▶ **Problem to solve**: Return only those lines of the listing that hold the word "Keywords".
Segment Open
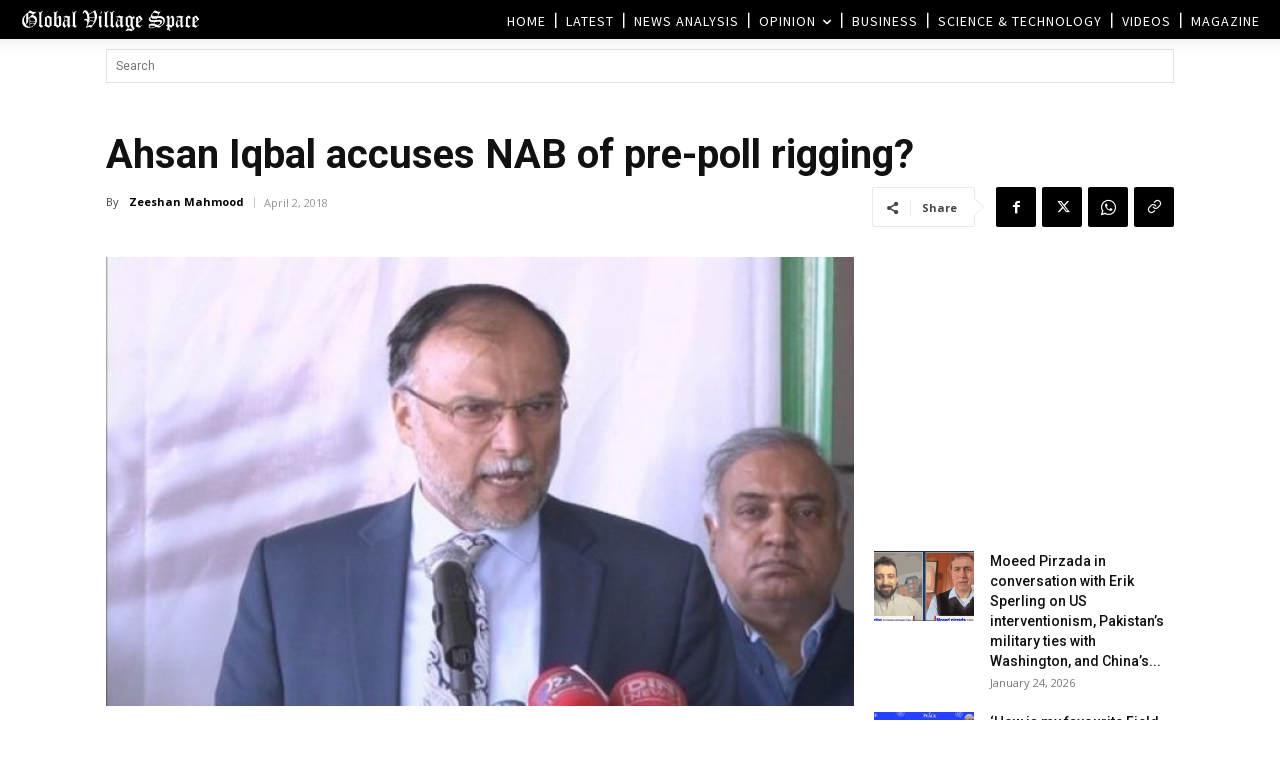

--- FILE ---
content_type: text/html; charset=UTF-8
request_url: https://www.globalvillagespace.com/wp-admin/admin-ajax.php?td_theme_name=Newspaper&v=12.7.3
body_size: 171
content:
{"107679":169}

--- FILE ---
content_type: text/html; charset=utf-8
request_url: https://www.google.com/recaptcha/api2/aframe
body_size: 268
content:
<!DOCTYPE HTML><html><head><meta http-equiv="content-type" content="text/html; charset=UTF-8"></head><body><script nonce="Y3b3TZ4konmtdQH2j2qqYQ">/** Anti-fraud and anti-abuse applications only. See google.com/recaptcha */ try{var clients={'sodar':'https://pagead2.googlesyndication.com/pagead/sodar?'};window.addEventListener("message",function(a){try{if(a.source===window.parent){var b=JSON.parse(a.data);var c=clients[b['id']];if(c){var d=document.createElement('img');d.src=c+b['params']+'&rc='+(localStorage.getItem("rc::a")?sessionStorage.getItem("rc::b"):"");window.document.body.appendChild(d);sessionStorage.setItem("rc::e",parseInt(sessionStorage.getItem("rc::e")||0)+1);localStorage.setItem("rc::h",'1769283728743');}}}catch(b){}});window.parent.postMessage("_grecaptcha_ready", "*");}catch(b){}</script></body></html>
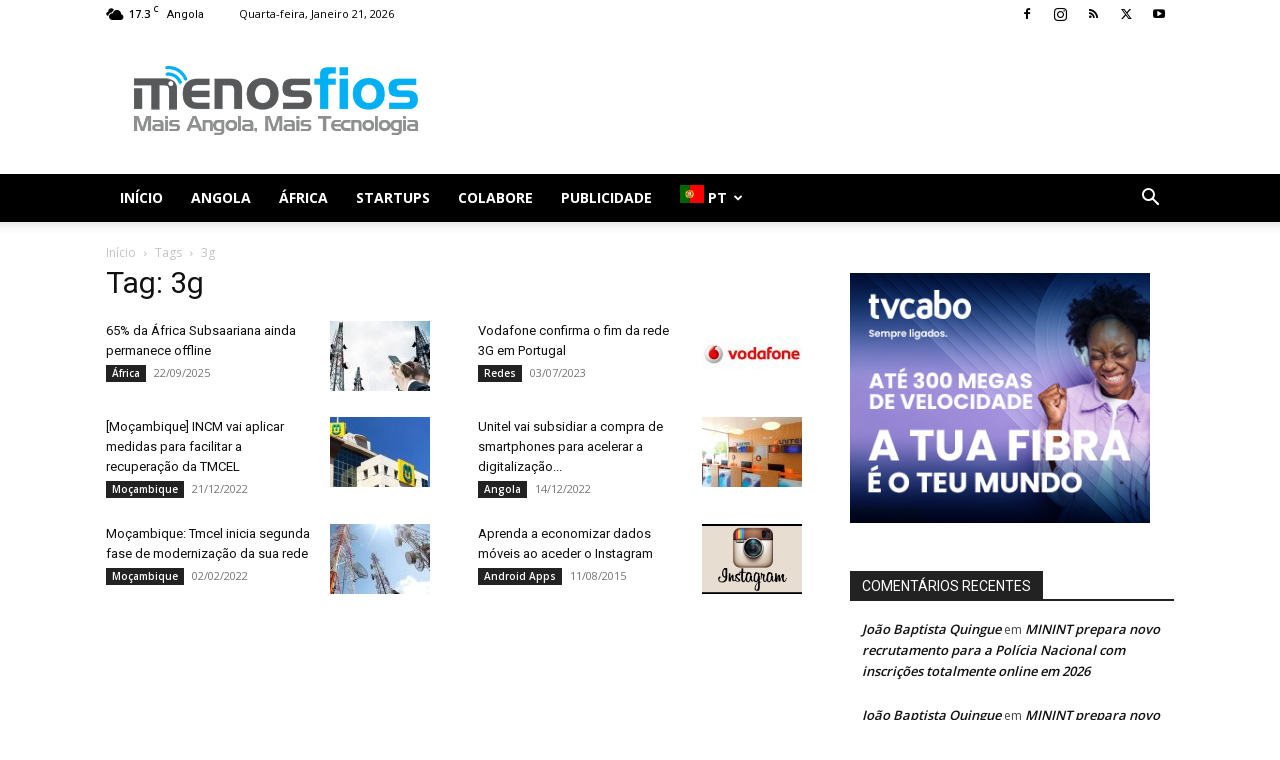

--- FILE ---
content_type: text/html; charset=utf-8
request_url: https://www.google.com/recaptcha/api2/aframe
body_size: 267
content:
<!DOCTYPE HTML><html><head><meta http-equiv="content-type" content="text/html; charset=UTF-8"></head><body><script nonce="Cifckg67STsv-KLjTTzmVQ">/** Anti-fraud and anti-abuse applications only. See google.com/recaptcha */ try{var clients={'sodar':'https://pagead2.googlesyndication.com/pagead/sodar?'};window.addEventListener("message",function(a){try{if(a.source===window.parent){var b=JSON.parse(a.data);var c=clients[b['id']];if(c){var d=document.createElement('img');d.src=c+b['params']+'&rc='+(localStorage.getItem("rc::a")?sessionStorage.getItem("rc::b"):"");window.document.body.appendChild(d);sessionStorage.setItem("rc::e",parseInt(sessionStorage.getItem("rc::e")||0)+1);localStorage.setItem("rc::h",'1768999764495');}}}catch(b){}});window.parent.postMessage("_grecaptcha_ready", "*");}catch(b){}</script></body></html>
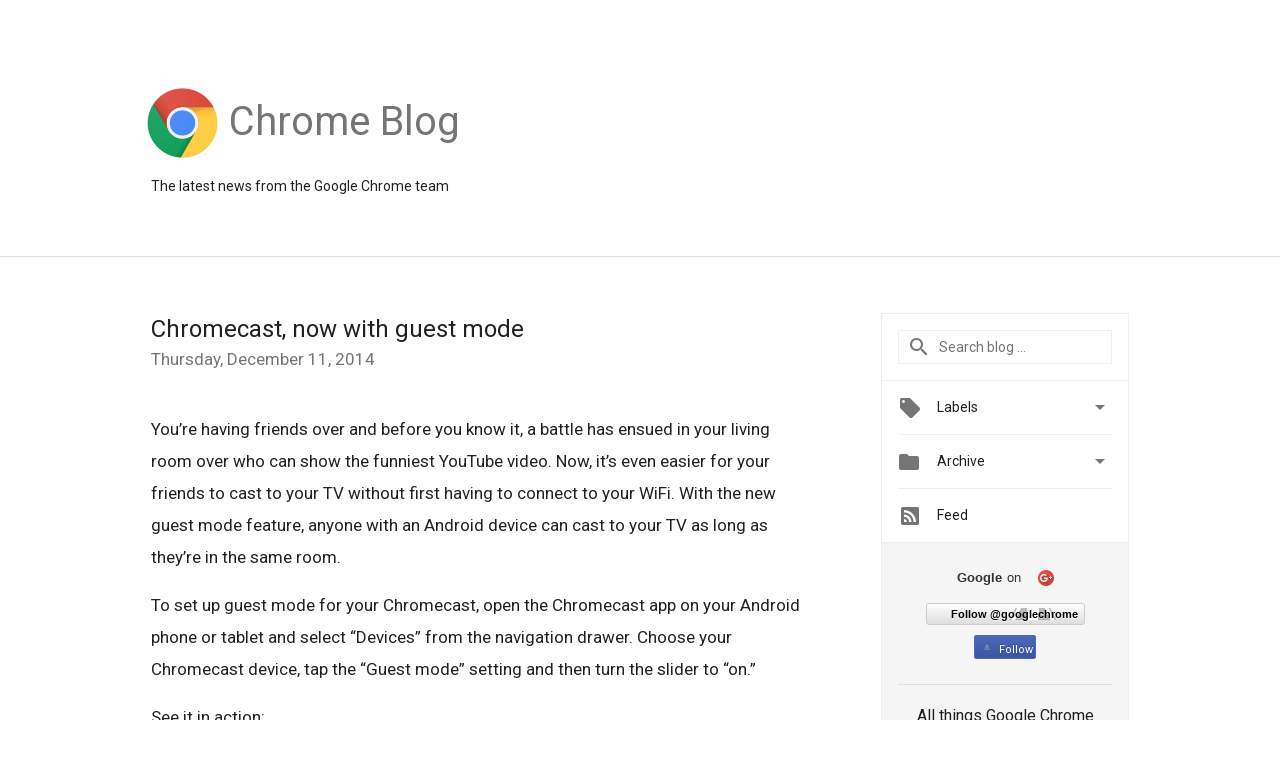

--- FILE ---
content_type: text/html; charset=utf-8
request_url: https://accounts.google.com/o/oauth2/postmessageRelay?parent=https%3A%2F%2Fchrome.googleblog.com&jsh=m%3B%2F_%2Fscs%2Fabc-static%2F_%2Fjs%2Fk%3Dgapi.lb.en.2kN9-TZiXrM.O%2Fd%3D1%2Frs%3DAHpOoo_B4hu0FeWRuWHfxnZ3V0WubwN7Qw%2Fm%3D__features__
body_size: 163
content:
<!DOCTYPE html><html><head><title></title><meta http-equiv="content-type" content="text/html; charset=utf-8"><meta http-equiv="X-UA-Compatible" content="IE=edge"><meta name="viewport" content="width=device-width, initial-scale=1, minimum-scale=1, maximum-scale=1, user-scalable=0"><script src='https://ssl.gstatic.com/accounts/o/2580342461-postmessagerelay.js' nonce="7aKWN8WccvaLvDqGj9FCOQ"></script></head><body><script type="text/javascript" src="https://apis.google.com/js/rpc:shindig_random.js?onload=init" nonce="7aKWN8WccvaLvDqGj9FCOQ"></script></body></html>

--- FILE ---
content_type: text/javascript; charset=UTF-8
request_url: https://apis.google.com/_/scs/abc-static/_/js/k=gapi.lb.en.2kN9-TZiXrM.O/m=ytsubscribe/exm=plusone/rt=j/sv=1/d=1/ed=1/rs=AHpOoo_B4hu0FeWRuWHfxnZ3V0WubwN7Qw/cb=gapi.loaded_1?le=scs,fedcm_migration_mod
body_size: -564
content:
gapi.loaded_1(function(_){var window=this;
var Dga=function(){return{eurl:window.location.href.split("#")[0]}},Ega=["https://www.youtube.com"];var Fga=function(){this.rO=null};(function(){var a=new Fga;_.kq({0:"ytsubscribe",5:function(b,c){b=="e"&&(b=c[5],c=b.register,a.rO||(a.rO=_.Um(Ega)),c.call(b,"_ready",Dga,a.rO))}})})();
});
// Google Inc.
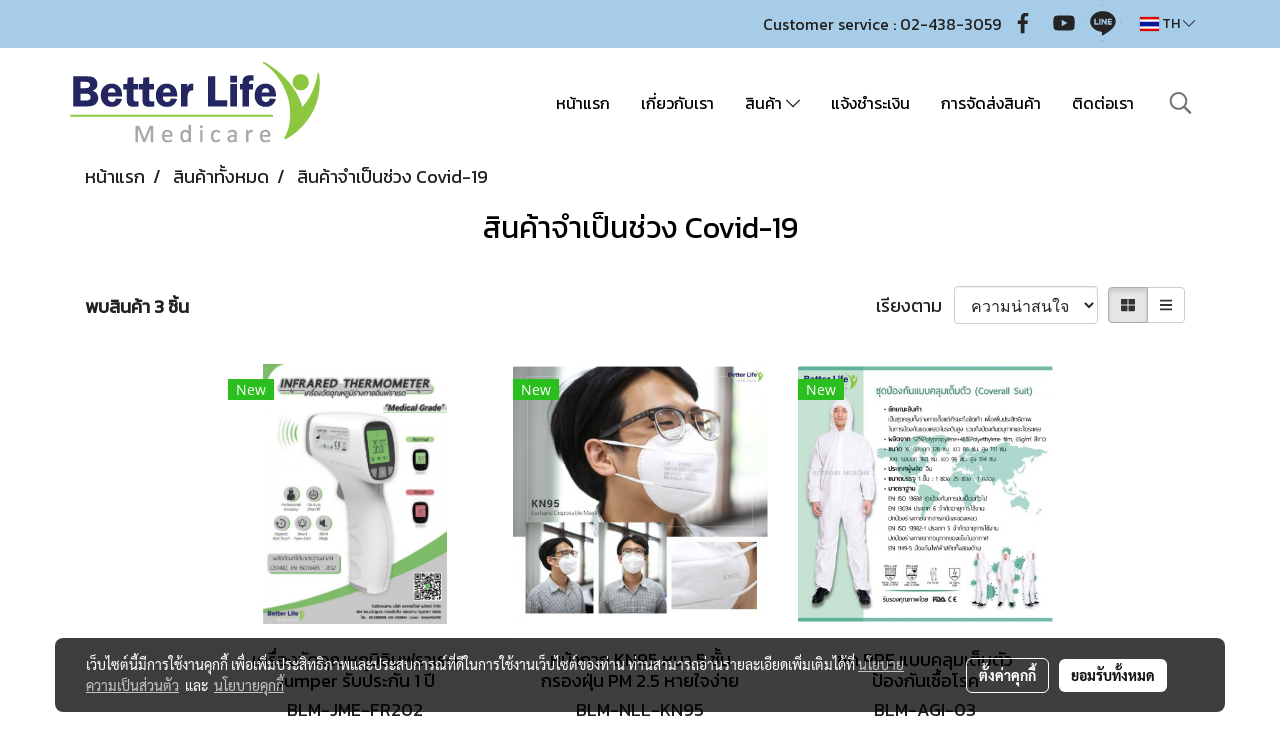

--- FILE ---
content_type: text/plain
request_url: https://www.google-analytics.com/j/collect?v=1&_v=j102&a=473528432&t=pageview&_s=1&dl=https%3A%2F%2Fwww.betterlifemedicare.co.th%2Fcategory%2F5607%2F%25E0%25B8%25AA%25E0%25B8%25B4%25E0%25B8%2599%25E0%25B8%2584%25E0%25B9%2589%25E0%25B8%25B2%25E0%25B8%2588%25E0%25B8%25B3%25E0%25B9%2580%25E0%25B8%259B%25E0%25B9%2587%25E0%25B8%2599%25E0%25B8%258A%25E0%25B9%2588%25E0%25B8%25A7%25E0%25B8%2587%25E0%25B9%2582%25E0%25B8%2584%25E0%25B8%25A7%25E0%25B8%25B4%25E0%25B8%2594&ul=en-us%40posix&dt=%E0%B8%AA%E0%B8%B4%E0%B8%99%E0%B8%84%E0%B9%89%E0%B8%B2%E0%B8%88%E0%B8%B3%E0%B9%80%E0%B8%9B%E0%B9%87%E0%B8%99%E0%B8%8A%E0%B9%88%E0%B8%A7%E0%B8%87%20Covid-19&sr=1280x720&vp=1280x720&_u=IEBAAEABAAAAACAAI~&jid=574165187&gjid=921440273&cid=2134479588.1769484504&tid=UA-81810341-1&_gid=1530861835.1769484504&_r=1&_slc=1&z=1267364331
body_size: -454
content:
2,cG-PN6LSFMYWE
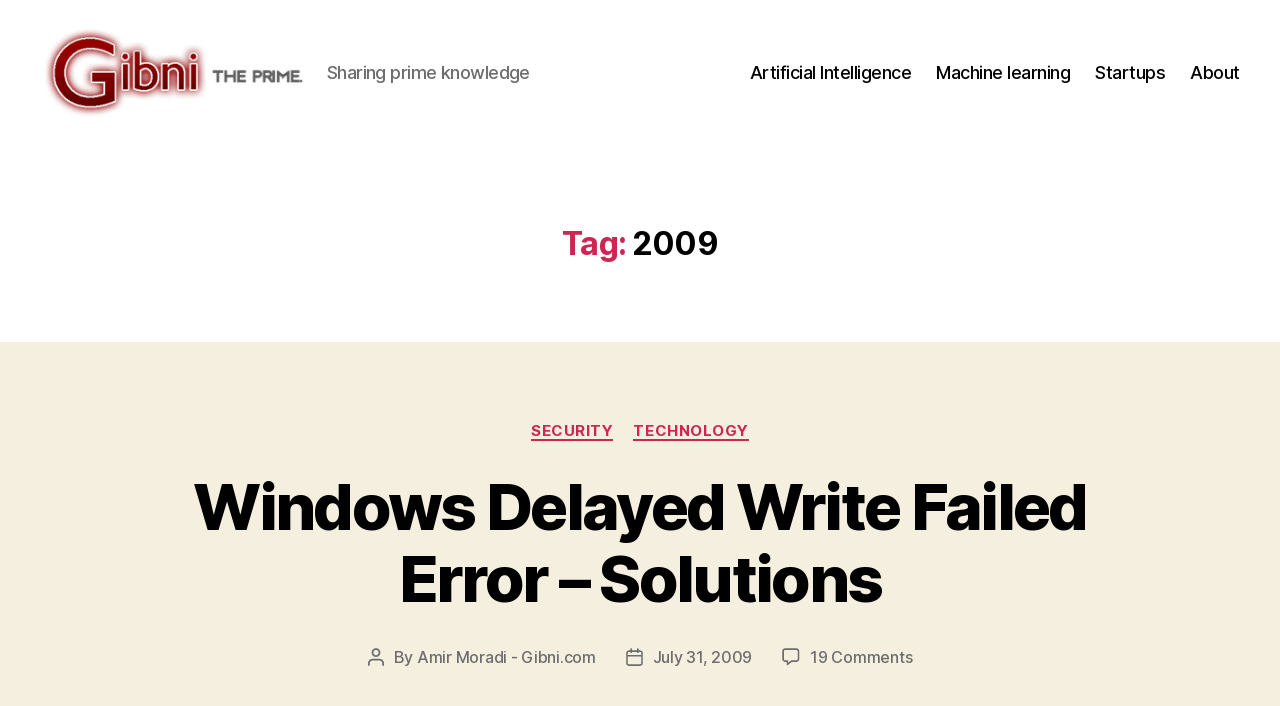

--- FILE ---
content_type: text/html; charset=utf-8
request_url: https://www.google.com/recaptcha/api2/aframe
body_size: 267
content:
<!DOCTYPE HTML><html><head><meta http-equiv="content-type" content="text/html; charset=UTF-8"></head><body><script nonce="azEmmPUJFNUeNXT1c86dJQ">/** Anti-fraud and anti-abuse applications only. See google.com/recaptcha */ try{var clients={'sodar':'https://pagead2.googlesyndication.com/pagead/sodar?'};window.addEventListener("message",function(a){try{if(a.source===window.parent){var b=JSON.parse(a.data);var c=clients[b['id']];if(c){var d=document.createElement('img');d.src=c+b['params']+'&rc='+(localStorage.getItem("rc::a")?sessionStorage.getItem("rc::b"):"");window.document.body.appendChild(d);sessionStorage.setItem("rc::e",parseInt(sessionStorage.getItem("rc::e")||0)+1);localStorage.setItem("rc::h",'1768975987416');}}}catch(b){}});window.parent.postMessage("_grecaptcha_ready", "*");}catch(b){}</script></body></html>

--- FILE ---
content_type: text/css
request_url: https://gibni.com/wp-content/plugins/prismatic/lib/highlight/css/darcula.css?ver=3.6
body_size: 1383
content:
pre code.hljs {
  display: block;
  overflow-x: auto;
  padding: 1em
}
code.hljs {
  padding: 3px 5px
}
/*!
  Theme: Darcula
  Author: jetbrains
  License: ~ MIT (or more permissive) [via base16-schemes-source]
  Maintainer: @highlightjs/core-team
  Version: 2021.09.0
*/
/*
  WARNING: DO NOT EDIT THIS FILE DIRECTLY.

  This theme file was auto-generated from the Base16 scheme darcula
  by the Highlight.js Base16 template builder.

  - https://github.com/highlightjs/base16-highlightjs
*/
/*
base00  #2b2b2b  Default Background
base01  #323232  Lighter Background (Used for status bars, line number and folding marks)
base02  #323232  Selection Background
base03  #606366  Comments, Invisibles, Line Highlighting
base04  #a4a3a3  Dark Foreground (Used for status bars)
base05  #a9b7c6  Default Foreground, Caret, Delimiters, Operators
base06  #ffc66d  Light Foreground (Not often used)
base07  #ffffff  Light Background (Not often used)
base08  #4eade5  Variables, XML Tags, Markup Link Text, Markup Lists, Diff Deleted
base09  #689757  Integers, Boolean, Constants, XML Attributes, Markup Link Url
base0A  #bbb529  Classes, Markup Bold, Search Text Background
base0B  #6a8759  Strings, Inherited Class, Markup Code, Diff Inserted
base0C  #629755  Support, Regular Expressions, Escape Characters, Markup Quotes
base0D  #9876aa  Functions, Methods, Attribute IDs, Headings
base0E  #cc7832  Keywords, Storage, Selector, Markup Italic, Diff Changed
base0F  #808080  Deprecated, Opening/Closing Embedded Language Tags, e.g. <?php ?>
*/
pre code.hljs {
  display: block;
  overflow-x: auto;
  padding: 1em
}
code.hljs {
  padding: 3px 5px
}
.hljs {
  color: #a9b7c6;
  background: #2b2b2b
}
.hljs::selection,
.hljs ::selection {
  background-color: #323232;
  color: #a9b7c6
}
/* purposely do not highlight these things */
.hljs-formula,
.hljs-params,
.hljs-property {
  
}
/* base03 - #606366 -  Comments, Invisibles, Line Highlighting */
.hljs-comment {
  color: #606366
}
/* base04 - #a4a3a3 -  Dark Foreground (Used for status bars) */
.hljs-tag {
  color: #a4a3a3
}
/* base05 - #a9b7c6 -  Default Foreground, Caret, Delimiters, Operators */
.hljs-subst,
.hljs-punctuation,
.hljs-operator {
  color: #a9b7c6
}
.hljs-operator {
  opacity: 0.7
}
/* base08 - Variables, XML Tags, Markup Link Text, Markup Lists, Diff Deleted */
.hljs-bullet,
.hljs-variable,
.hljs-template-variable,
.hljs-selector-tag,
.hljs-name,
.hljs-deletion {
  color: #4eade5
}
/* base09 - Integers, Boolean, Constants, XML Attributes, Markup Link Url */
.hljs-symbol,
.hljs-number,
.hljs-link,
.hljs-attr,
.hljs-variable.constant_,
.hljs-literal {
  color: #689757
}
/* base0A - Classes, Markup Bold, Search Text Background */
.hljs-title,
.hljs-class .hljs-title,
.hljs-title.class_ {
  color: #bbb529
}
.hljs-strong {
  font-weight: bold;
  color: #bbb529
}
/* base0B - Strings, Inherited Class, Markup Code, Diff Inserted */
.hljs-code,
.hljs-addition,
.hljs-title.class_.inherited__,
.hljs-string {
  color: #6a8759
}
/* base0C - Support, Regular Expressions, Escape Characters, Markup Quotes */
/* guessing */
.hljs-built_in,
.hljs-doctag,
.hljs-quote,
.hljs-keyword.hljs-atrule,
.hljs-regexp {
  color: #629755
}
/* base0D - Functions, Methods, Attribute IDs, Headings */
.hljs-function .hljs-title,
.hljs-attribute,
.ruby .hljs-property,
.hljs-title.function_,
.hljs-section {
  color: #9876aa
}
/* base0E - Keywords, Storage, Selector, Markup Italic, Diff Changed */
/* .hljs-selector-id, */
/* .hljs-selector-class, */
/* .hljs-selector-attr, */
/* .hljs-selector-pseudo, */
.hljs-type,
.hljs-template-tag,
.diff .hljs-meta,
.hljs-keyword {
  color: #cc7832
}
.hljs-emphasis {
  color: #cc7832;
  font-style: italic
}
/* base0F - Deprecated, Opening/Closing Embedded Language Tags, e.g. <?php ?> */
/*
  prevent top level .keyword and .string scopes
  from leaking into meta by accident
*/
.hljs-meta,
.hljs-meta .hljs-keyword,
.hljs-meta .hljs-string {
  color: #808080
}
/* for v10 compatible themes */
.hljs-meta .hljs-keyword,
.hljs-meta-keyword {
  font-weight: bold
}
Segment Closed
▶ **Output for this task**:
base0E  #cc7832  Keywords, Storage, Selector, Markup Italic, Diff Changed
/* base0E - Keywords, Storage, Selector, Markup Italic, Diff Changed */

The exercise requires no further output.